Depois de fazeres a receita que te deixamos do “Bolo na Caneca”, se observaste bem, reparaste que depois de misturares todos estes ingredientes ficaste com uma massa castanha, espessa, mas líquida. Ainda não parecia um bolo, pois não? Depois de cozer já tem o aspeto de um bolo! Cresceu. Agora o bolo ocupa mais espaço do que a massa ocupava! E cheira bem! Parece que sai fumo do bolo. Sabes o que é? É vapor de água. A água dos ovos e do leite, quando foi aquecida, passou em parte a vapor de água, que se começa a libertar. Mas voltemos ao bolo e vamos tentar perceber o que aconteceu.

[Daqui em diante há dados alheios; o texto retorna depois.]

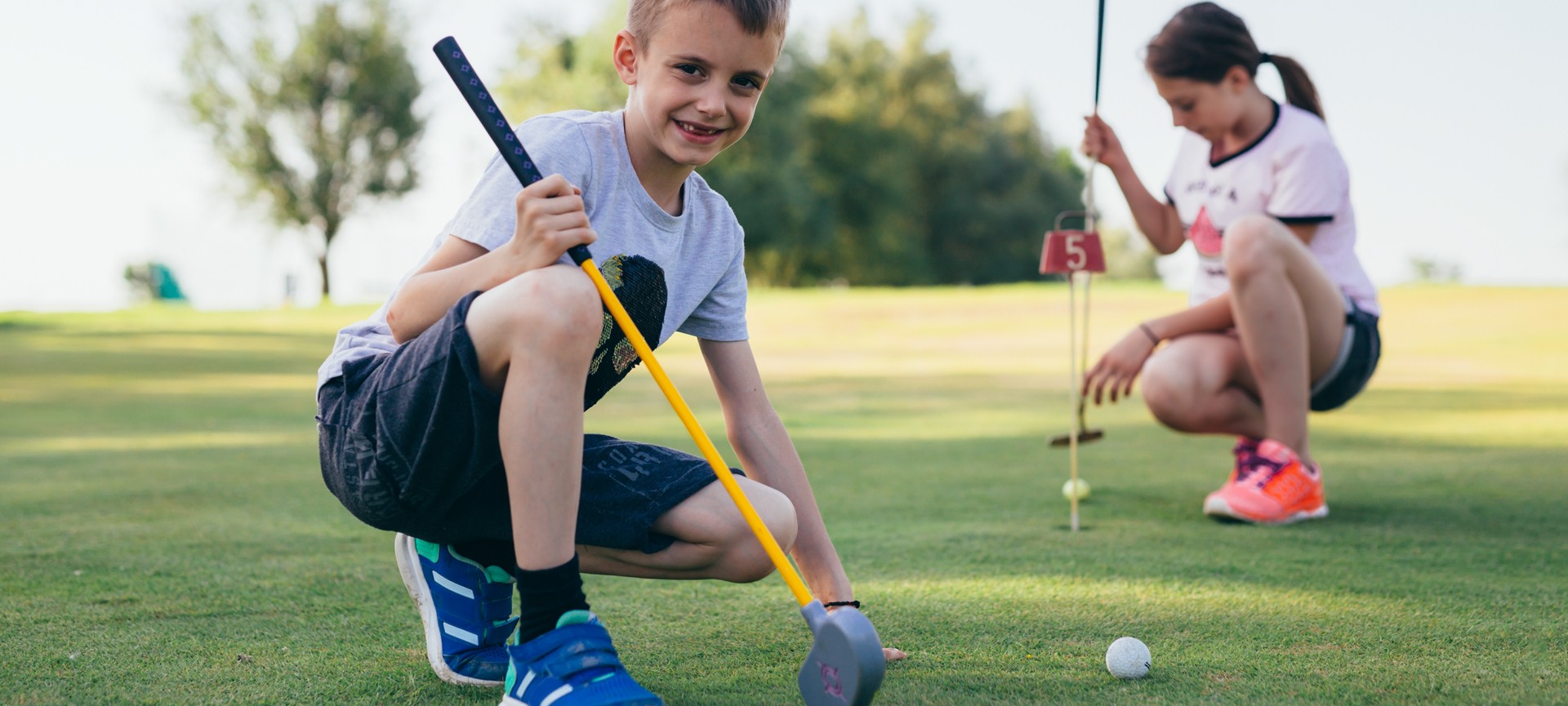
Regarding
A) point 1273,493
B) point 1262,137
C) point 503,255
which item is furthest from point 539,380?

Como é que o bolo cresceu?

Um dos responsáveis por isso é o fermento. O fermento é formado por substâncias que se vão transformar quando são aquecidas e dar origem a outras diferentes, diz-se que se dá uma reação química. Uma das substâncias que se forma é um gás, o dióxido de carbono. São as bolhas desse gás que estava na caneca que permitem que se forme um bolo com a textura de uma espuma fofa.

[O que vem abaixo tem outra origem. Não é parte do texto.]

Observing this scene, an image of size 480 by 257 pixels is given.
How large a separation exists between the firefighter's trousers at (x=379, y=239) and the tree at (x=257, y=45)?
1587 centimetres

 Como é que o bolo ficou sólido?

Começaste com uma massa espessa, mas líquida, que se transformou, depois do bolo cozido, numa espuma fofa e sólida. Isso aconteceu porque, com o calor as substâncias que formam o ovo (principalmente as proteínas) vão sofrer alterações e vão ligar-se umas às outras, formando uma “rede”. Assim, o ovo, que era líquido, fica sólido. O amido da farinha também sofre alterações e também vai contribuir para a estrutura sólida do bolo.

Enquanto comes… Podes ir pensando para que servem os outros ingredientes: o leite e o óleo servem para o bolo ficar mais macio e menos seco. O cacau dá o sabor a chocolate. E o açúcar, já sabes, é para ficar bem docinho. Mas, mais do que isso, também ajuda o bolo a ficar mais macio e menos seco.